British journalist (born 1972)

Matthew William Price (born 5 June 1972 in Hampstead, London) is a British journalist who currently works as Chief Correspondent for the BBC Radio 4 Today programme.

==Education==
Matthew Price was educated at The Haberdashers' Aske's Boys' School, a day independent school in Elstree in Hertfordshire, followed by St Catharine's College at the University of Cambridge, gaining a First Class degree in Geography.

==Life and career==
He began his career in 1994 as a trainee local radio reporter. He worked at BBC Radio Lincolnshire and then for the BBC in Newcastle. In 1999 he moved on to report for the BBC's news programme for children, Newsround. In 2000 he was voted the Royal Television Society's Young Journalist of the Year. Following his work for Newsround he went on to work in a number of posts as a BBC television reporter, including Belgrade correspondent, and covering the Iraq War from an aircraft carrier in the Persian Gulf and from Baghdad. Prior to moving to New York, he was stationed in Jerusalem as a Middle East correspondent.

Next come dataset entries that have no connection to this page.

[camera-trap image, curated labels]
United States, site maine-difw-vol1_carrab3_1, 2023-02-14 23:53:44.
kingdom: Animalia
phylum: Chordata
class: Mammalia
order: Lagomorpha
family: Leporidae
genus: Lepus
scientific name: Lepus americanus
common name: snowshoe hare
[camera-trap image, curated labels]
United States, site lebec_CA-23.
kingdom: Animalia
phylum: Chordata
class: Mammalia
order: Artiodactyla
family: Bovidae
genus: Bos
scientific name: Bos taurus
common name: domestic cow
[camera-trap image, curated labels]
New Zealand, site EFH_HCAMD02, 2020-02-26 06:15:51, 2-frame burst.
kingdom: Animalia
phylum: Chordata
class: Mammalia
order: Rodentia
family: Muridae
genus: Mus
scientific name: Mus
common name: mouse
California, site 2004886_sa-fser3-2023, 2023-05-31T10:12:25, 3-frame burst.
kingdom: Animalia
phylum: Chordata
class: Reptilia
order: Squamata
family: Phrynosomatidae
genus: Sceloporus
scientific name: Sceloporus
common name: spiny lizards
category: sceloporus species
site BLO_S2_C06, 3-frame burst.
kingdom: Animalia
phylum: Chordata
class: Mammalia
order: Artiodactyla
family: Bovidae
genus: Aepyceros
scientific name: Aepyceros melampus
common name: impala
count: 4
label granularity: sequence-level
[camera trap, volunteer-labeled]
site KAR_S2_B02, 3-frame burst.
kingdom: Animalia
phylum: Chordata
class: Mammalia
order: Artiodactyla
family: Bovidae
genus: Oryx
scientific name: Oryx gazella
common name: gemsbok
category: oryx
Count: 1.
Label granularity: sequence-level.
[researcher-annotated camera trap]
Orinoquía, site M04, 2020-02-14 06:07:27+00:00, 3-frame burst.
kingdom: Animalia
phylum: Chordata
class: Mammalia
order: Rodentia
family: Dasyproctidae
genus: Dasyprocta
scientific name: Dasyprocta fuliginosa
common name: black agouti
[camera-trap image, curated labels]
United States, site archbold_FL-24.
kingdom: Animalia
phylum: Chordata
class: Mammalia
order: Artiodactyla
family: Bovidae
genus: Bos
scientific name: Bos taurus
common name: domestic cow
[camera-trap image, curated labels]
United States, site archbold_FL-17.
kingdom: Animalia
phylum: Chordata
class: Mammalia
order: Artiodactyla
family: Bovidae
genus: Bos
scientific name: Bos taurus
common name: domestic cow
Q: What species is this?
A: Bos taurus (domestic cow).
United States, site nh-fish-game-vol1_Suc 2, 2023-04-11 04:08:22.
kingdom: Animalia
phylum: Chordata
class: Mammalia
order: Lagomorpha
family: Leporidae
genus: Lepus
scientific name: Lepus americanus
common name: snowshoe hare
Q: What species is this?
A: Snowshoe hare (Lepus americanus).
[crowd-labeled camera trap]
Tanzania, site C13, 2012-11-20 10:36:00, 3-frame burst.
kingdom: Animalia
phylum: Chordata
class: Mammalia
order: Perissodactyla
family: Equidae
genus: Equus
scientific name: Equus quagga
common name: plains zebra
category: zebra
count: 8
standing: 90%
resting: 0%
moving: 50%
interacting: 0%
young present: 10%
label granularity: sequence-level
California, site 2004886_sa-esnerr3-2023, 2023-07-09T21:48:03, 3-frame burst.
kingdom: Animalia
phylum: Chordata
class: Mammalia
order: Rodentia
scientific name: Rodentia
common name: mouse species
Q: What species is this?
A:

He then lived and worked in Brussels as the BBC's Europe Correspondent often reporting for the BBC News Channel, BBC World News and the flagship BBC One News bulletins, the BBC News at Six and the BBC News at Ten.

In 2010 Price's work with Producer Ian Sherwood and cameraman Chuck Tayman covering Mexico's Drugs Wars was nominated for an Emmy Award. In January 2011 their work as a team was recognised with a dupont-Columbia School of Journalism Award for coverage of the 2010 Haiti earthquake. The coverage of the Haiti earthquake also earned Price, producer Ian Sherwood and cameraman Chuck Tayman and Emmy Nomination in 2011. Price was named News Journalist of the Year at the Sony Radio Awards in 2011 in large part due to his work covering the earthquake in Haiti.

Price is now Chief Correspondent for the BBC Radio 4 Today programme and presents the Beyond Today podcast on BBC Sounds.